Are you and your employees correctly disposing of fats, oils, and grease (FOG)? If not, it could cost your business in a big way, as well as harm the environment.
When dumped down the drain, fats, oils, and grease cause sewer backups and overflows. This can damage your business, property, profits, reputation, and local waterways.
Conduct Employee Trainings
Use our free Employee Training Materials and Video to educate your employees about proper disposal of fats, oils, and grease.
Maintain Grease Removal Devices
Have outdoor grease interceptors regularly serviced by a licensed waste hauler. Clean all indoor grease traps manually each week, at a minimum. Clean indoor automatic grease traps daily.
Wipe/Scrape before Washing
Wipe or scrape food residue into the trash from pots, pans, dishware, and work areas before washing.
Recycle Used Cooking Oil
Collect and store used cooking oil in a barrel or bin. Use a California Department of Food and Agriculture licensed renderer for recycled FOG disposal.
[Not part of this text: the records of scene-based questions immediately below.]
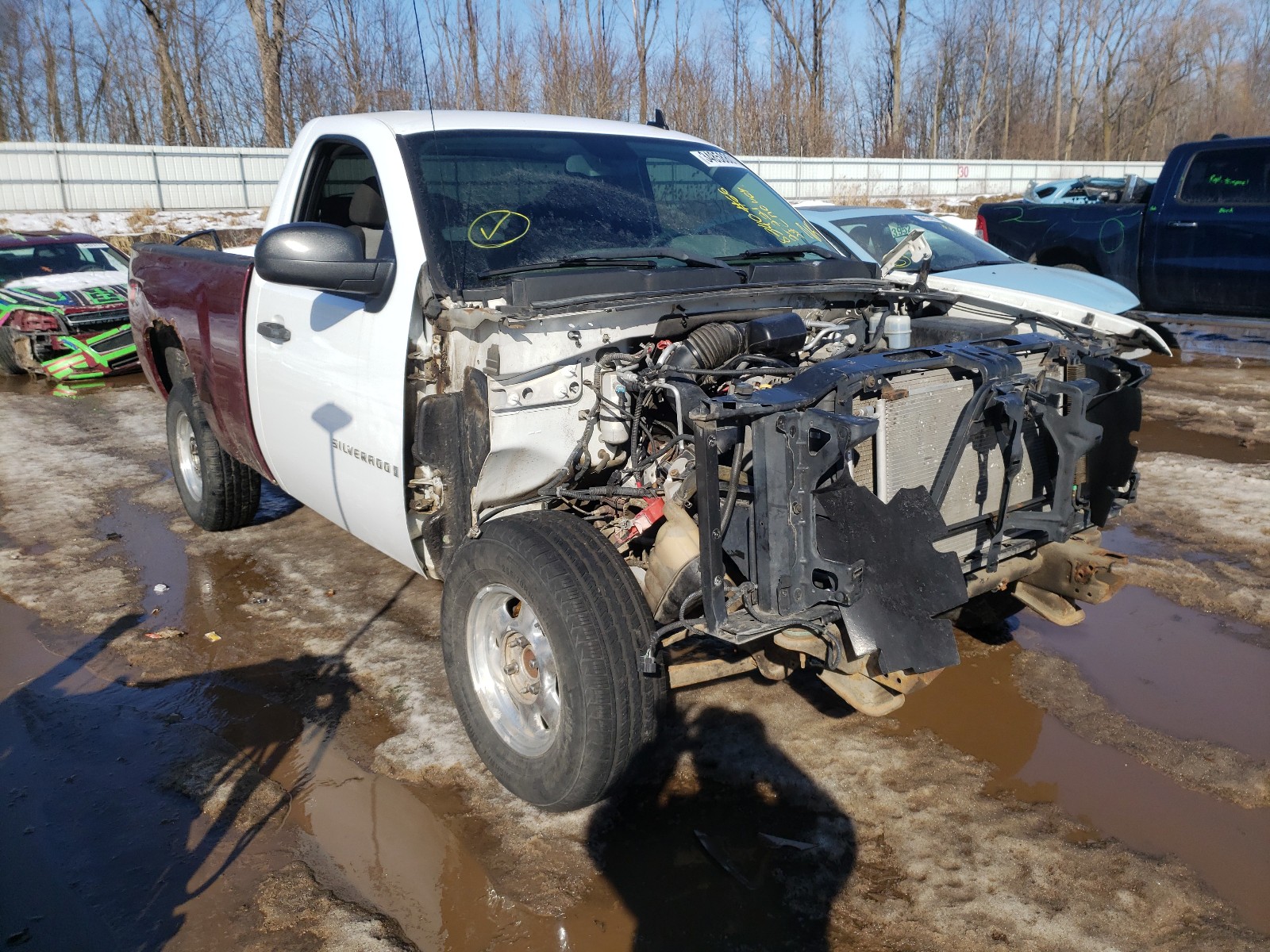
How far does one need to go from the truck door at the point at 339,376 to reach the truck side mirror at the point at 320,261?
0.29ft

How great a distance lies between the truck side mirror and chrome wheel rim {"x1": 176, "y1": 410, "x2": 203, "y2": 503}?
111 inches

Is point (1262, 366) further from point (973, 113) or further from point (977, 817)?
point (973, 113)

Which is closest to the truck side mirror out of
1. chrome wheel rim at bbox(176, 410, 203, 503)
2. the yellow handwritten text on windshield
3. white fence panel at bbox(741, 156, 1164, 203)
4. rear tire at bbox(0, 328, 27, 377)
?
the yellow handwritten text on windshield

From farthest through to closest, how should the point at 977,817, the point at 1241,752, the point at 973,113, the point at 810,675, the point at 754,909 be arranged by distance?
the point at 973,113 → the point at 810,675 → the point at 1241,752 → the point at 977,817 → the point at 754,909

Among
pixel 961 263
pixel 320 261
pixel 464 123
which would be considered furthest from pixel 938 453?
pixel 961 263

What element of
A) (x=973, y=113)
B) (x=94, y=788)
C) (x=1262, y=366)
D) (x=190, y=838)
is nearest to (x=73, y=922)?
(x=190, y=838)

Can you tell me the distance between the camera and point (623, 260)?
3.61 metres

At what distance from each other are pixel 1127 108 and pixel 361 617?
52822 mm

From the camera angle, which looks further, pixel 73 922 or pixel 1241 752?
pixel 1241 752

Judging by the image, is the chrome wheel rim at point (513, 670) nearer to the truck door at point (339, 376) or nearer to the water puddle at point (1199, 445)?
the truck door at point (339, 376)

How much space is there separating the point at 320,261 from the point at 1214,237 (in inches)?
365

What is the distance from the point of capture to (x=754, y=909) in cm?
272

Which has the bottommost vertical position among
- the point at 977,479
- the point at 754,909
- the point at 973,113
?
the point at 754,909

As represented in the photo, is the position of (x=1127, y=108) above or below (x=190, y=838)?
above
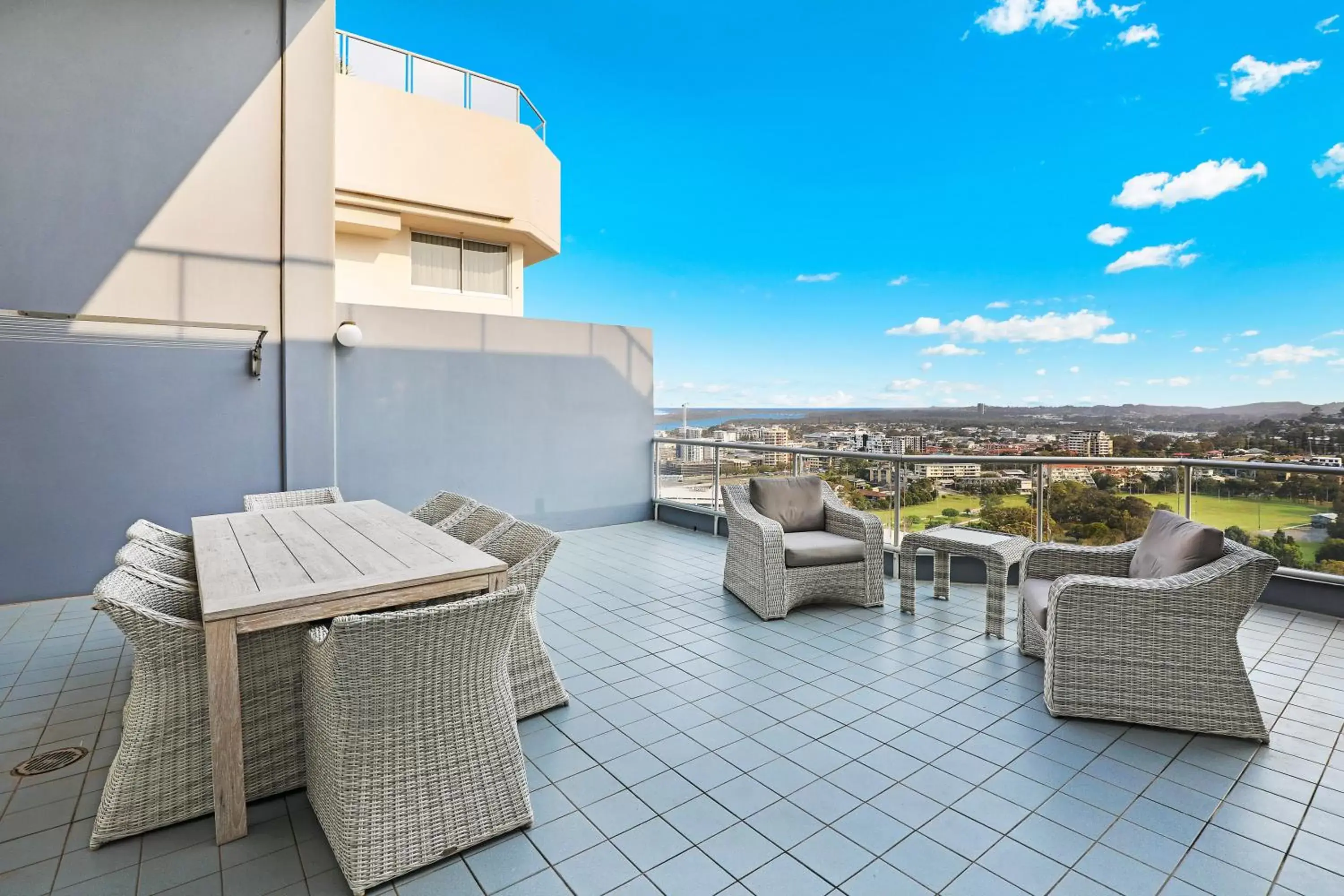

Protect Drains from Spills
When an oily, greasy spill occurs, block off any sink or floor drain. Clean up the spill with an absorbent material like cat litter or absorbent sweep. Put absorbed materials in plastic bags before placing in the trash.
Keep overflows from entering the storm drain. Create a barrier using dirt, cat litter, or other absorbent material. If an overflow occurs, call your local sewer agency immediately.
Post “Proper Disposal of Fats, Oils, and Grease Best Management Practices” signs near sinks and dishwashers.
Install Drain Screens
Install drain screens in all drains (food sinks, floors, mop sinks, and hand sinks) to capture scraps and other solid materials.
Clean Hood Filters
Clean exhaust filters in sinks (not outside). This stops pollutants from entering the storm drains.
Keep Accurate Records
Keep all receipts from a California Department of Food and Agriculture licensed grease waste hauler for two years.